Recently on Reddit, the Russo brothers did an AMA after the massive success of Avengers: Endgame. In the AMA, u/GeneralBenKenobi (hello there!) asked the Russo brothers, “Could Captain America always weird Mjolnir (meaning he could have picked it up in Age of Ultron and decided not to), or did he progressively get more worthy over time?” Anthony Russo responded, “He always could. Our interpretation of the famous scene in Ultron was that he realized he could pick up Mjolnir he quickly chose not to, because he didn’t want to embarrass Thor.”

In unison, fans cried out, “I knew it!” as Thor did at that moment in the movie. Well, all that is a bunch of horseshit. Captain America was not always able to wield Mjolnir. It’s a classic case of the Russo Brothers getting caught with their pants down.

Before we get to the why, let’s lay down some ground rules. According to Einstein, time is made of wibbly-wobbly timey-wimey stuff. So if you think that if Cap is ever available to weird Mjolnir, he was always worthy because time is relative, you’re wrong. It’s stated in the rules set by Professor Hulk in Endgame that once you go to the past, it becomes your present. So, no, Captain America wasn’t always worthy. Time travel is sticky stuff.
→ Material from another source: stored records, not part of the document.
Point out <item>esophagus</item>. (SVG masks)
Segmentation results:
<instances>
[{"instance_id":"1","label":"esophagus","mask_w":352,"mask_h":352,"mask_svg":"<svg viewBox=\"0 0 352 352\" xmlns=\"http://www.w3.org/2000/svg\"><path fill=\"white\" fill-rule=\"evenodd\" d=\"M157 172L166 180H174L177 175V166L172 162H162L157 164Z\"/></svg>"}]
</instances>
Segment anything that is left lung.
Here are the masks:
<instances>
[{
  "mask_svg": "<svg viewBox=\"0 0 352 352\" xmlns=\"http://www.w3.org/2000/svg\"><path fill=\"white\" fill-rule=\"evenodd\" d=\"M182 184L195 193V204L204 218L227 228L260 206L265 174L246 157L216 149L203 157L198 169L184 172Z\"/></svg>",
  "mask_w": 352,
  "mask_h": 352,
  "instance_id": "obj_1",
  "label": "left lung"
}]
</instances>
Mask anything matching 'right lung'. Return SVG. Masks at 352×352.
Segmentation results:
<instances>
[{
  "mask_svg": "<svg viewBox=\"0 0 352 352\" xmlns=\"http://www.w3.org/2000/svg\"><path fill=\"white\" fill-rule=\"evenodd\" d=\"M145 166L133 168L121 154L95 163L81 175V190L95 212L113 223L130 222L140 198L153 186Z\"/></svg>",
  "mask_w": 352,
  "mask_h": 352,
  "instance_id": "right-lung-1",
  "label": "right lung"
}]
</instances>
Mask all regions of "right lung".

The Scale Of The Ultron Scene Was Too Small

One of the first things you should consider is the sense of scale when talking worthiness to Mjolnir. Thor deals with gigantic, cosmic threats that affect the nine realms. Loki wanted to take over the throne in the first Thor, Malaketh in the second Thor movie and so on. Those are gigantic, super threats to life as the MCU knows it. Thor is worthy because he protects everyone from said cosmic threats. When Captain America attempts to lift Mjolnir in a game, the sense of scale is not near as big, as a matter of fact, it just doesn’t matter. When the universe needed help the most, when Thanos was on the verge of being re-snapped, Captain America was selfless and completely worthy to wield Mjolnir because of the scale of the situation. It wasn’t a bar game, it was do or die.

That begs the question of Vision from the very same movie. In a sort of call back to the scene where everyone was attempting to lift the hammer, Vision lifts it to hand it to Thor. This is a bit of a grey area. While Vision isn’t completely human, he should be able to lift because he’s simply a machine. On the other hand, he’s given life through the Soul Stone in his head. But, since Vision is so young, his “heart” of you would call it that, is pure and without malice. While neither of these theories are answered, they’re still fun to speculate on.
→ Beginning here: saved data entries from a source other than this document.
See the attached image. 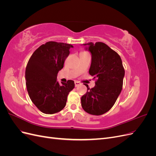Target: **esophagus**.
Segmentation results:
<instances>
[{
	"label": "esophagus",
	"mask_w": 156,
	"mask_h": 156,
	"mask_svg": "<svg viewBox=\"0 0 156 156\" xmlns=\"http://www.w3.org/2000/svg\"><path fill=\"white\" fill-rule=\"evenodd\" d=\"M80 84H81V83H80L79 81H75V86L76 87H79Z\"/></svg>",
	"instance_id": "esophagus-1"
}]
</instances>
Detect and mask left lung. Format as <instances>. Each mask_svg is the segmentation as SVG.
<instances>
[{"mask_svg":"<svg viewBox=\"0 0 156 156\" xmlns=\"http://www.w3.org/2000/svg\"><path fill=\"white\" fill-rule=\"evenodd\" d=\"M83 45L92 56L89 73L97 81L91 89L85 85L87 92L81 97V106L89 114L101 115L111 109L120 95L124 68L119 54L105 44L90 42Z\"/></svg>","mask_w":156,"mask_h":156,"instance_id":"obj_1","label":"left lung"}]
</instances>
Captain America Had to Taste Defeat To Become Worthy

It may sound cliche, but Captain America had to become humble in defeat to become worthy of wielding Mjolnir. Being humble in victory is easy, and an easy path. There’s nothing to be humble about, in honesty. In defeat, you learn who you really are. After losing the battle and half of the entire universe in Infinity War, Captain America truly learned how deep losing can run. Sure, he lost his best friend Bucky in World War 2, but he still saved the day. He always came out on top. This time he did not, he lost. In that defeat he became humble. Cap was not truly stripped of everything until The Decimation.  He asked help from Tony Stark, who he didn’t get along with and destroyed an airport fighting. We’ve seen arrogance and humbleness play a part in wielding Mjolnir before, in the first Thor movie. When Thor went to the home of the frost giants to wage battle because he knew he could, he became too arrogant. Odin banished him and it wasn’t until he became humble again when he wanted to protect Earth and Jane from Loki’s onslaught.
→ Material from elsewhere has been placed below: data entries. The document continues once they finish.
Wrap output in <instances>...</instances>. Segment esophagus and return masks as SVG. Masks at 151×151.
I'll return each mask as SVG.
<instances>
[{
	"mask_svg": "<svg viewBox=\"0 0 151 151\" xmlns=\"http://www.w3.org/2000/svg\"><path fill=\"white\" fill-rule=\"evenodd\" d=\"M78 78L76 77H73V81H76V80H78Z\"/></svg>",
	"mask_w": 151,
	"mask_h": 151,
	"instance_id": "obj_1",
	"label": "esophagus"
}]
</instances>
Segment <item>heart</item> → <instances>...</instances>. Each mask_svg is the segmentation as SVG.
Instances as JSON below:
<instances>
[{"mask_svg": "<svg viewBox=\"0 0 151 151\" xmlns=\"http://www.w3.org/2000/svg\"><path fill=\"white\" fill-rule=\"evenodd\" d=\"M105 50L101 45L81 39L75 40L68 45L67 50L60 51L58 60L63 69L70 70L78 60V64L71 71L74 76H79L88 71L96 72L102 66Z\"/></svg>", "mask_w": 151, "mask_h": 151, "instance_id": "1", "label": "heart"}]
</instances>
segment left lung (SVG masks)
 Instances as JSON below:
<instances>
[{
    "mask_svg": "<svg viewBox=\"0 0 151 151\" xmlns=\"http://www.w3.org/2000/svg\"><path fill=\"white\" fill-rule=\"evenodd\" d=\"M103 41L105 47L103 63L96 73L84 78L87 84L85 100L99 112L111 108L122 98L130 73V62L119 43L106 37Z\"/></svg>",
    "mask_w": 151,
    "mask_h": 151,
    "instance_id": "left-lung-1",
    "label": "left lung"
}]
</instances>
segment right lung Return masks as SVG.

Captain America Knew Bucky’s Secret And Lied

This one is the most glaring hole in the Russo brothers and Kevin Feige’s “he was always worthy” theory. Captain America knew about and blatantly hid the murder of the Stark family from Tony Stark because of Bucky’s involvement. Someone who lies and covers up a murder will never be worthy of Mjolnir. We see that play out in Civil War and is an integral part of Captain America’s arc as a whole. Not telling Tony Stark about the incident automatically rules him out as being worthy of wielding the hammer. Then in the final moments of Civil War, he has emotion fueled hatred for Iron Man, hince him bashing his helmet on in a blind rage. It’s not until after those moments, he can pick up the hammer.

So, as you can see, it’s a combination of things that allows a being to pick up Mjolnir. While Captain America would become worthy of wielding it eventually, he wasn’t always capable of doing so.